_Excerpted text:_
↓
# This is Why You Suck at Guitar: Your Muting/Dampening Sucks! Ditch the hair band!



## HumanFuseBen (Jul 2, 2016)

I deliver unto thee This is Why You Suck at Guitar 13: Your Muting/Dampening SUCKS! If you've ever wondered how to manage all the crazy noise your guitar produces and get your playing clean as a whistle (and ditch the damn hair band mute!), you're about to learn ALL the tricks! Scope it out and share!!!
https://www.youtube.com/watch?v=xJIRmnpTFRc


----------



## Pav (Jul 2, 2016)

Someone on SSO understands that fretwraps are merely a bandaid for sloppy playing? I never thought I'd see the day... 

You have my respect, good sir. People would do well to get rid of the crutches that they wrap around their guitars and learn to, you know, play with their hands.


----------



## Mike (Jul 2, 2016)

Good informative video  definitely plenty of good points made in favor of technique.

If I may play devils advocate here, proper muting technique is definitely the most important part of clean playing, but I feel there's instances where "crutches" like fretwraps or foams really do take care of excess string noise that a player can't necessarily stop just by muting the strings with hands/fingers alone.

A good example is a string through body tune-o-matic guitar with a fair amount of space between the nut and tuners. You can hold your hands all day on any part of the strings and fretboard, but string vibration and just general movement of the guitar (most noticeably on higher gain amps) is going to cause the strings behind the bridge and in front of the nut to vibrate and thus send noise through the amp.
↑
_What you will do:_
[a] Decide whether each statement agrees with the guitar muting thread: (i) the video announced in the opening post is the thirteenth in its series; (ii) Pav presents fretwraps as the proper way to achieve clean playing; (iii) Mike says that noise from the strings behind the bridge is most noticeable on low gain amps. For each, answer yes or no and quote the deciding words of the thread.
[b] Reproduce the stretch of the guitar muting thread from "Someone on SSO" through "with their hands." with every word and mark unchanged.
[c] Carry the forum thread on guitar muting forward from its final sentence.

_Information shown:_
↓
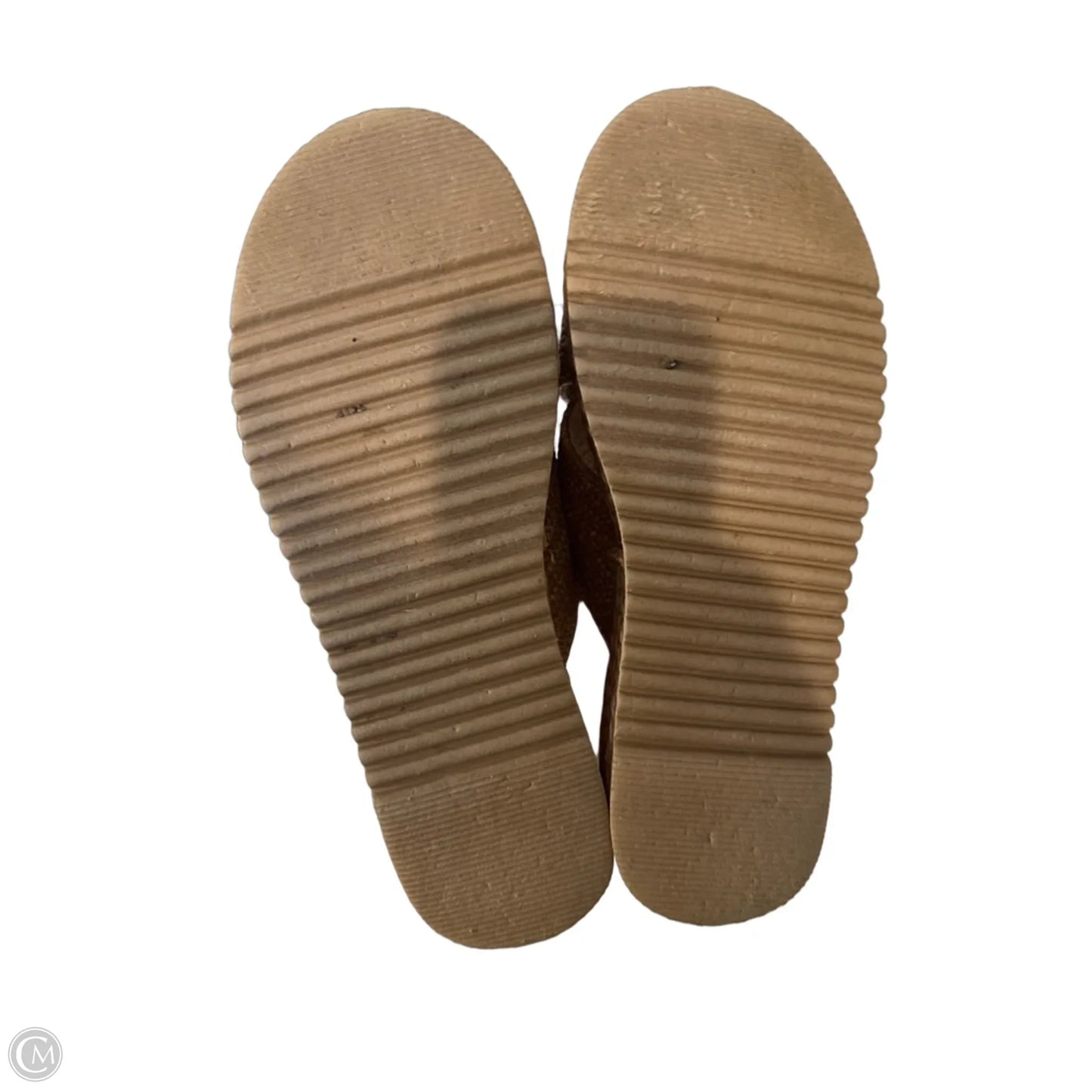 Sandals Heels Platform By Clothes Mentor In Brown, Size: 8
↑
_Task results:_
[a]
(i) Yes: "This is Why You Suck at Guitar 13"
(ii) No: "fretwraps are merely a bandaid for sloppy playing"
(iii) No: "most noticeably on higher gain amps"

[b]
Someone on SSO understands that fretwraps are merely a bandaid for sloppy playing? I never thought I'd see the day... 

You have my respect, good sir. People would do well to get rid of the crutches that they wrap around their guitars and learn to, you know, play with their hands.

[c]
You can argue that technique can stop that, but I think some guitars are just a lot more prone to unwanted string noise and things like setup and construction of the guitar play a part as well in keeping string noise under control.


----------



## mrspacecat (Jul 2, 2016)

Mike said:


> A good example is a string through body tune-o-matic guitar with a fair amount of space between the nut and tuners. You can hold your hands all day on any part of the strings and fretboard, but string vibration and just general movement of the guitar (most noticeably on higher gain amps) is going to cause the strings behind the bridge and in front of the nut to vibrate and thus send noise through the amp.



This is the reason why I just got a fretwrap. I don't have any problems with my Floyd rose equipped guitar, but my tune-o-matic guitar gives me noise like crazy (high e and b strings especially). It is also a cheaper guitar, so that could also be the issue. The video made me feel bad for buying it, but this makes me feel better. 
However, that doesn't mean that I won't be working on my muting technique. I really don't like using the fretwrap since it makes using the first fret difficult.


----------



## HumanFuseBen (Jul 2, 2016)

oh don't get me wrong, theres a BIG difference between using a tie/wrap to kill out strings ringing behind the nut/saddle and someone who's just using it to cover up noise they're making! I've got a guitar or two that rings behind the nut. Its not a huge deal usually, but especially when recording, you just HAVE to put a hair tie around the strings behind the nut. Same happens more often than not with tune-o-matic bridge.


----------



## Pav (Jul 2, 2016)

mrspacecat said:


> This is the reason why I just got a fretwrap. I don't have any problems with my Floyd rose equipped guitar, but my tune-o-matic guitar gives me noise like crazy (high e and b strings especially). It is also a cheaper guitar, so that could also be the issue. The video made me feel bad for buying it, but this makes me feel better.
> However, that doesn't mean that I won't be working on my muting technique. I really don't like using the fretwrap since it makes using the first fret difficult.



Oh yes, TOMs can be a pain in that regard. You could try the DIY fix for that problem and stuff foam underneath the strings in front of the nut and behind the bridge. Or wrap those sections of strings with electrical tape or something. That will kill the additional overtones without impeding your first fret access or muting your open strings.


----------



## noUser01 (Jul 3, 2016)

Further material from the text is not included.